Overall worldwide, and especially in the tropics, most species are known from very few occurrence records. Species that seem rare and known from few occurrences could be truly rare, but may also represent elusive, hard to observe, and even cryptic species not recognized by taxonomists as distinct species. In our study, we examined the niche a data-poor member of the Nesomyidae family of rodents in Madagascar, an extremely biodiverse island in the Western Indian Ocean.

What is a species’ niche?

A species’ niche is characterized by the biotic and abiotic factors that influence the conditions and places that the species can occupy. Abiotic factors of a species’ niche include aspects of temperature or precipitation – climate – in which the species can live and thrive. Biotic factors include parasites, obligate pollinators, or even the artificial removal or addition of a forest.

Ecological Niche Modeling

Ecological niche modeling has increased in use in the past decade. In addition to earlier regression-based techniques, machine learning algorithms such as Maxent have become popular. All of these correlative approaches characterize correlations between species’ occurrences and the environmental conditions at these localities, generally by comparing these to the overall environment of a region. In general, models are built (trained) on a subset of the occurrence localities and then tested on the remaining ones to see how well the model can predict them. Maxent has the ability to fit very complex relationships between a species and its environment. However, these complex relationships often result in models that are overfit to the training data, and poorly predict the withheld data.
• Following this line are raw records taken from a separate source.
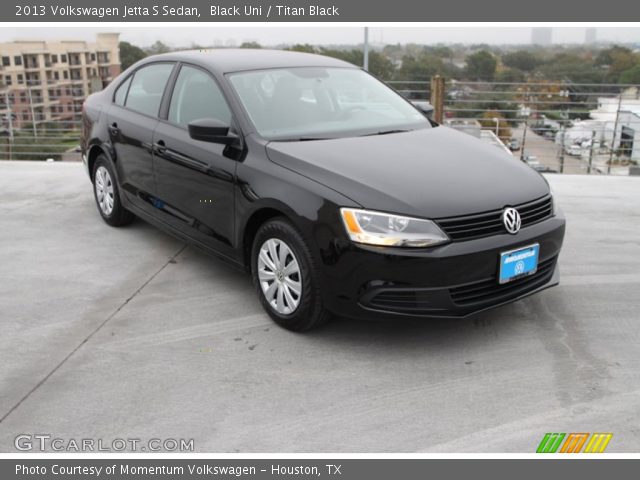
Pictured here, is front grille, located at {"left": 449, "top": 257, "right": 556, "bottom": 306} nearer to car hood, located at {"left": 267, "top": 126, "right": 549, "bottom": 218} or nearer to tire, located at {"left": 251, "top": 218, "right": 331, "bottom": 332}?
car hood, located at {"left": 267, "top": 126, "right": 549, "bottom": 218}

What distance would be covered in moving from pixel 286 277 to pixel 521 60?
12464 mm

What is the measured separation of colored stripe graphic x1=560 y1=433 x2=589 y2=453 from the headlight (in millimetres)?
1076

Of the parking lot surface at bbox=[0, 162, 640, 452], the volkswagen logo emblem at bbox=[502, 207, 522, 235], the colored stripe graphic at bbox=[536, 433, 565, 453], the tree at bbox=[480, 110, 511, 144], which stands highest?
the volkswagen logo emblem at bbox=[502, 207, 522, 235]

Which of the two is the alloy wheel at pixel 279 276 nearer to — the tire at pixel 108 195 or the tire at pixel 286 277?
the tire at pixel 286 277

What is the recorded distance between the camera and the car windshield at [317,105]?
13.6 feet

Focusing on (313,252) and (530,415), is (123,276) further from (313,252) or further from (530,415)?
(530,415)

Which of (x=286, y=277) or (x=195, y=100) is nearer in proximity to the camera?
(x=286, y=277)

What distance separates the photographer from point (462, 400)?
10.2 feet

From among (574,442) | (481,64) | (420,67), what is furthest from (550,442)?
(481,64)

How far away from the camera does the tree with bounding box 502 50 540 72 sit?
46.5ft

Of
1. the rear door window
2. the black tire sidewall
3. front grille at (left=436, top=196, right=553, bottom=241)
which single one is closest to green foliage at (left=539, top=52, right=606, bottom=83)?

To reduce the problem of overfitting, collaborators and I had previously developed an R package, ENMeval, that builds a suite of models ranging from low to high complexity. From these candidate models, several techniques are available to select an optimal model. In the present experiment, we compared two fairly commonly used techniques (a sequential criteria of: 1) low omission rate and then high AUC; versus 2) AICc). These were also compared with Maxent’s default settings.

Sampling bias paradigm

In addition, in the present paper we also compared these two techniques under two differing levels of sampling bias. Sampling bias occurs when species are not sampled evenly across the study region. For example, most species are sampled more frequently along roads or established field sites. In such cases, we may end up not actually modeling the true full suite of conditions suitable for the species, but rather only those from the easily accessible areas where the species may be found. To combat this, we removed clusters of localities so that no two localities were less than 10 km away from each other, hopefully giving a more representative characterization of the species’ climatic associations.

Results

Before we controlled for sampling bias, the two model-selection techniques selected quite different models.  Both of those selected models overfit to the training data, showing relatively small suitable areas. In addition, the two corresponded to very different settings of Maxent.

However, when we reduced the effects of sampling bias through spatial filtering, both models selected were remarkably similar and corresponded to very similar Maxent settings.

Importantly, there were major differences between the models selected by either technique versus the one made using the default settings of Maxent. The default model was consistently overfit, with poorer evaluation statistics, especially when the occurrences were filtered.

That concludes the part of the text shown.